Open leon-thomm opened this issue 1 year ago • 2 comments

Hi, I noticed wac compose will fail if the world of the component I'm instantiating includes a type alias like so

world my-component {
    type my-alias = u32;
    export foo: func(x: my-alias) -> my-alias;
}

If I instantiate this in wac

let my-component = new wacdebug:my-component {};

it will fail

  × missing instantiation argument `my-alias` for package `wacdebug:my-component`
   ╭─[default.wac:3:24]
 2 │ 
 3 │ let my-component = new wacdebug:my-component {};
   ·                        ──────────┬──────────
   ·                                  ╰── missing argument `my-alias`
   ╰────

Instantiating a type alias makes no sense to me, it is not an import. Did I miss anything?

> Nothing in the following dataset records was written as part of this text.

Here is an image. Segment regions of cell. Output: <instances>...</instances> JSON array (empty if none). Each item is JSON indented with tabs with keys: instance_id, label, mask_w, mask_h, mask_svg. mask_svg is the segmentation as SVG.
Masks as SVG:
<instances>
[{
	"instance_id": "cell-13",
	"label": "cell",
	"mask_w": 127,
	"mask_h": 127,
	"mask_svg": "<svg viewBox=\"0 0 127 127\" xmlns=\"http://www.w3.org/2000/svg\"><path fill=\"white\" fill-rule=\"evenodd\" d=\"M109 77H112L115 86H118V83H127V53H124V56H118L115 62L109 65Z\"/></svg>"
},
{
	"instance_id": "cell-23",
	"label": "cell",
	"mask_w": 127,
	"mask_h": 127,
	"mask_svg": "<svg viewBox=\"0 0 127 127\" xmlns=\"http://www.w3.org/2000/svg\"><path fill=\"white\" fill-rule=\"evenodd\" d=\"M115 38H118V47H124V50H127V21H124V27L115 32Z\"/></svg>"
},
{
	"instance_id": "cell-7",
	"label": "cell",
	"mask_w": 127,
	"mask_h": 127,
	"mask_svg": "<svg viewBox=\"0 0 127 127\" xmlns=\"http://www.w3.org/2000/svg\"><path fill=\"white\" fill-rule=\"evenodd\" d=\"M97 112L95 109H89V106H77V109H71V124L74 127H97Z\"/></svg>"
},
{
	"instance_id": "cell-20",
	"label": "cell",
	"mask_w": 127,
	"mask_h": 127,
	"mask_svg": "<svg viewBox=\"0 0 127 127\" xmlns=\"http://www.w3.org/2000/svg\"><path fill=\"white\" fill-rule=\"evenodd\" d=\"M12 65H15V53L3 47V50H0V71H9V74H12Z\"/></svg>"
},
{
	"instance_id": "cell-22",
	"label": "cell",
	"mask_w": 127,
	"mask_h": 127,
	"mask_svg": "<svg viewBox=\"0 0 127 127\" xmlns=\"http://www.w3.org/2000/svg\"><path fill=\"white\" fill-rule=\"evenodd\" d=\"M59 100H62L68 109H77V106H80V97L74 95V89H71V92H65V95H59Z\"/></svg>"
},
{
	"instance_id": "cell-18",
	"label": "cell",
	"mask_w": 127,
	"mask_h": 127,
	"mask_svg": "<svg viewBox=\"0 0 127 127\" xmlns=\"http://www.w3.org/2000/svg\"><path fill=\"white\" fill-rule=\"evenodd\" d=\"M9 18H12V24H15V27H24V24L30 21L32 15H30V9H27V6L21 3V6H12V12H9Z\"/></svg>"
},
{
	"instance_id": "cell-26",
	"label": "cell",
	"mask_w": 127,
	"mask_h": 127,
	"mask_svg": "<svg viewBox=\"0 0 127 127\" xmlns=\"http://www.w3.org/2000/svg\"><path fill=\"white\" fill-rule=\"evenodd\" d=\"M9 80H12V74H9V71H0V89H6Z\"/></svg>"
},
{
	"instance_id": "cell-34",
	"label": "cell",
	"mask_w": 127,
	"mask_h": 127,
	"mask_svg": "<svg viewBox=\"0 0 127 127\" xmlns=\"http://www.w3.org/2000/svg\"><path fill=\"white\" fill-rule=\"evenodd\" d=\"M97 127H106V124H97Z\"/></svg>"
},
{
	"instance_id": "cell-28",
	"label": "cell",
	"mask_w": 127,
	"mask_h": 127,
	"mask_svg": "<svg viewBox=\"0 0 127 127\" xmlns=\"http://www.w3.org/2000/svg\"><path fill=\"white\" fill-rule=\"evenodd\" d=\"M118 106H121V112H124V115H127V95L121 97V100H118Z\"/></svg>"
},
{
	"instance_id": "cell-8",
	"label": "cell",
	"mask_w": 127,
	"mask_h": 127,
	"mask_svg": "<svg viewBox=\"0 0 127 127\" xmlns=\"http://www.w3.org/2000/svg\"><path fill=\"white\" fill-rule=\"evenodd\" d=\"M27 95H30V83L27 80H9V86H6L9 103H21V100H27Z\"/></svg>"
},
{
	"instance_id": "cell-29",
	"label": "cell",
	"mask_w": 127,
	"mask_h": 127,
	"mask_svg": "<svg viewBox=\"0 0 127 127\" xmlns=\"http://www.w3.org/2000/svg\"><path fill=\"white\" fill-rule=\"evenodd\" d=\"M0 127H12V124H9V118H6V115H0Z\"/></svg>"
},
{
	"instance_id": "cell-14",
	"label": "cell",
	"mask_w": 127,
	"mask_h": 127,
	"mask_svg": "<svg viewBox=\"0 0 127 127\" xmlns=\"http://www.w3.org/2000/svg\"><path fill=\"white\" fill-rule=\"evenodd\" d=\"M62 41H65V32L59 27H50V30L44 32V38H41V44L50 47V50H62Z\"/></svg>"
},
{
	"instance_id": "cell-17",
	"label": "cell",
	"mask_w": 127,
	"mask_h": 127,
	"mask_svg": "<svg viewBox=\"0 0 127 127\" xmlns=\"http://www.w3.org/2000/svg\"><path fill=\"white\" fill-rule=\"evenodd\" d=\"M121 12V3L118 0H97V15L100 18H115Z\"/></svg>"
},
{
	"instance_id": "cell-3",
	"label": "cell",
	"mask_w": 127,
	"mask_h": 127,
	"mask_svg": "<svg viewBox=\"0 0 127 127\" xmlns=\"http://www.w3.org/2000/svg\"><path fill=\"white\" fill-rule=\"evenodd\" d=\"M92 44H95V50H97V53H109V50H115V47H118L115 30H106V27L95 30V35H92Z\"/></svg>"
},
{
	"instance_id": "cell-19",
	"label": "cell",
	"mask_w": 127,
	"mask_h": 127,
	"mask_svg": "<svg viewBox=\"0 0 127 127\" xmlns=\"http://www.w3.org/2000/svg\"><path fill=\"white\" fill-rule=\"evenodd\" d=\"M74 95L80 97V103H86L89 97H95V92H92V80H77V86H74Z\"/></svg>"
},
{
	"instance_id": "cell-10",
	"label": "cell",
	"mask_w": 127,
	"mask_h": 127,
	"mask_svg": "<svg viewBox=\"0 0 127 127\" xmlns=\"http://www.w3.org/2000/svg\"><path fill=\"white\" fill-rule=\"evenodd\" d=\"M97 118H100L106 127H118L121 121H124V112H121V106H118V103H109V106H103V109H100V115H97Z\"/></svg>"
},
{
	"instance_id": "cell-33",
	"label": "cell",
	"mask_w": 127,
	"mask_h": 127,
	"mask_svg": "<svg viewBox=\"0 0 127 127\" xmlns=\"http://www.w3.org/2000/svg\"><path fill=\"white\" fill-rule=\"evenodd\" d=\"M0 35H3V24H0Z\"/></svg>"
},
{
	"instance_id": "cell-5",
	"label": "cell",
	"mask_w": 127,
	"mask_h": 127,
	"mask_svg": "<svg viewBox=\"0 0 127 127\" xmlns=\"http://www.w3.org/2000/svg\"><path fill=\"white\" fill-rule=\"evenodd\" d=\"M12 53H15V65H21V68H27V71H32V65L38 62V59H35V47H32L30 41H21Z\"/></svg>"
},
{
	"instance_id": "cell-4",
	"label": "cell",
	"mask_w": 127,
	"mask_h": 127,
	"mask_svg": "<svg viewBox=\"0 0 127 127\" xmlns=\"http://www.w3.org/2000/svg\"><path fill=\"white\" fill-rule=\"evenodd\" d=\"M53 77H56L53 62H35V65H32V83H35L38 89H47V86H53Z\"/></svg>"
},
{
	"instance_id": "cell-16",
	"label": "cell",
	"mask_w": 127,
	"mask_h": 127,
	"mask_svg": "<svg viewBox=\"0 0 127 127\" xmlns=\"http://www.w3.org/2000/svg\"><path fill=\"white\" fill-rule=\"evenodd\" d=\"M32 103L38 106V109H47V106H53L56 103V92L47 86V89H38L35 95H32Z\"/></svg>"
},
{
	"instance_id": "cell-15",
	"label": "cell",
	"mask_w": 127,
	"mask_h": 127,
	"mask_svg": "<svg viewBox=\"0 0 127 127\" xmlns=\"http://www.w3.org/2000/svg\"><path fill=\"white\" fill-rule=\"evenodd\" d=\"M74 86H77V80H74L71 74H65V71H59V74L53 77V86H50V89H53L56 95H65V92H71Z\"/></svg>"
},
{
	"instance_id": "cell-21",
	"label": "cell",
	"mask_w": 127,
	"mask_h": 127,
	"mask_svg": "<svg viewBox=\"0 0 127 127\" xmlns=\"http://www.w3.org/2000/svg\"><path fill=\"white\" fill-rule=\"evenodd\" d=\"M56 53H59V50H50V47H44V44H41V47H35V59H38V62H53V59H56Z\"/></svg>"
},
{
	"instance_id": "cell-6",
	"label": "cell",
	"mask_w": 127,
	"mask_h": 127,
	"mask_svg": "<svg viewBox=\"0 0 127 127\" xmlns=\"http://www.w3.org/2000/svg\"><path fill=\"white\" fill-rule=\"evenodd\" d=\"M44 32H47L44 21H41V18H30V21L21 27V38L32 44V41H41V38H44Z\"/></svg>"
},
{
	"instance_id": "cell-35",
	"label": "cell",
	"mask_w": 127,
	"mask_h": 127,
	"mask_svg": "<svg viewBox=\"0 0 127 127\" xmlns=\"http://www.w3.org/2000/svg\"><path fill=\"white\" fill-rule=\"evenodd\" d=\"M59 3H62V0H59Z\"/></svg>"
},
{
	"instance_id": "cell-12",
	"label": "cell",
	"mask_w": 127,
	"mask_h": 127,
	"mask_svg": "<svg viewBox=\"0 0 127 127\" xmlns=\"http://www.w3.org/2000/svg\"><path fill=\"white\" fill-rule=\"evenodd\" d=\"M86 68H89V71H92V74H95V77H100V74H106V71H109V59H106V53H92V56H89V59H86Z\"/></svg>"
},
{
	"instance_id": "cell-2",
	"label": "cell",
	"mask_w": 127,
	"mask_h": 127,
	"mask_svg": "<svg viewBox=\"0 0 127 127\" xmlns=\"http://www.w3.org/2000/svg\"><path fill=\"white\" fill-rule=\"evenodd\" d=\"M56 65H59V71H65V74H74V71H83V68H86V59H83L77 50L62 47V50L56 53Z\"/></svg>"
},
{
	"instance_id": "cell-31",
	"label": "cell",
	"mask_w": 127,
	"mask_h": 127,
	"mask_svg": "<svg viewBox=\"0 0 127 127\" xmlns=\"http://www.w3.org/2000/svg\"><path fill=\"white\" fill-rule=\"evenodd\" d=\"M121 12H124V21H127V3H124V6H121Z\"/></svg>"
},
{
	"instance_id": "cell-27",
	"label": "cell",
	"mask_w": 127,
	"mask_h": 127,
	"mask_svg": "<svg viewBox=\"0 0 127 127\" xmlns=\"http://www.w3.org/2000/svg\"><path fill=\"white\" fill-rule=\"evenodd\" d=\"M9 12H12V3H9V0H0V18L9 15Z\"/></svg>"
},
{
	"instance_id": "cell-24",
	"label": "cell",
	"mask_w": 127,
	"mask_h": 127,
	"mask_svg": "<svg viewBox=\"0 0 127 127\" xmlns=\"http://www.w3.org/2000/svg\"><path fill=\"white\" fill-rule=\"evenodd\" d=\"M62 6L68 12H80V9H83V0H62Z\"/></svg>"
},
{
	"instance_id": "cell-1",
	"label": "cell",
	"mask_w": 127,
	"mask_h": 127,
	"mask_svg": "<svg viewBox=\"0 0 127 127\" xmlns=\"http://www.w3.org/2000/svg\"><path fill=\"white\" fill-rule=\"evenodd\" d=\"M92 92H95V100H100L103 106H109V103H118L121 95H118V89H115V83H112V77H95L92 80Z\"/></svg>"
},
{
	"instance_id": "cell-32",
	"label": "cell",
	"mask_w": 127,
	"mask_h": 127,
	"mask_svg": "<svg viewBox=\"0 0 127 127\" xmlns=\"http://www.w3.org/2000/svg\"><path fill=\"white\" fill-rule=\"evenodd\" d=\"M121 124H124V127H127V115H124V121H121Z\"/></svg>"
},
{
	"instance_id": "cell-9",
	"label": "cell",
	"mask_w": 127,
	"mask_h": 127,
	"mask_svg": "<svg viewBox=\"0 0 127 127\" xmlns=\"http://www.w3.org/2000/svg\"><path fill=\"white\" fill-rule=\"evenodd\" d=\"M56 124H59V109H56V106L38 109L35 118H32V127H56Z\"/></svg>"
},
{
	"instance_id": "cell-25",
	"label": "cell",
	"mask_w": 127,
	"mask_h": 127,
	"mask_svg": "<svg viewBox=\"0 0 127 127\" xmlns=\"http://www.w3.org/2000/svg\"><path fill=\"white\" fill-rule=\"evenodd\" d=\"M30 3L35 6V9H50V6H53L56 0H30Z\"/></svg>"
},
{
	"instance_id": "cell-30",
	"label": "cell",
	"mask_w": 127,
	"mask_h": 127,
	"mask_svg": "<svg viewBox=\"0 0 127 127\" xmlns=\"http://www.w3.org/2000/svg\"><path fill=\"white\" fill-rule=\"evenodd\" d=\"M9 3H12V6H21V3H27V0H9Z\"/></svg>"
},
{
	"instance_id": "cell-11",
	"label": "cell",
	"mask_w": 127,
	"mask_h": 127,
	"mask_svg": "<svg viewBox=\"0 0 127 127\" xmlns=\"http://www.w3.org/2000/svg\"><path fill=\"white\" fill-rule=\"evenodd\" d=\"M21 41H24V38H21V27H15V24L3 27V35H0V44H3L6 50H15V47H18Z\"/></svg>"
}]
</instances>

leon-thomm avatar Feb 06 '25 19:02 leon-thomm

This is just a nuance of wit<->component translation/encoding where top-level types (e.g. my-alias) are implicitly considered imports.

For a component targeting your world, if you wasm-tools print wacdebug.wasm --skeleton you'll see:

(component
  (type (;0;) u32)
  (import "my-alias" (type (;1;) (eq 0)))
  ...

To fix this you can tell wac to import any arguments you are not directly providing, i.e.:

let my-component = new wacdebug:my-component {...};

fibonacci1729 avatar Feb 06 '25 19:02 fibonacci1729

Ah that works! Maybe wac could have a more telling error here.

top-level types (e.g. my-alias) are implicitly considered imports

why is that? How should I think about imports on the component (encoding) level?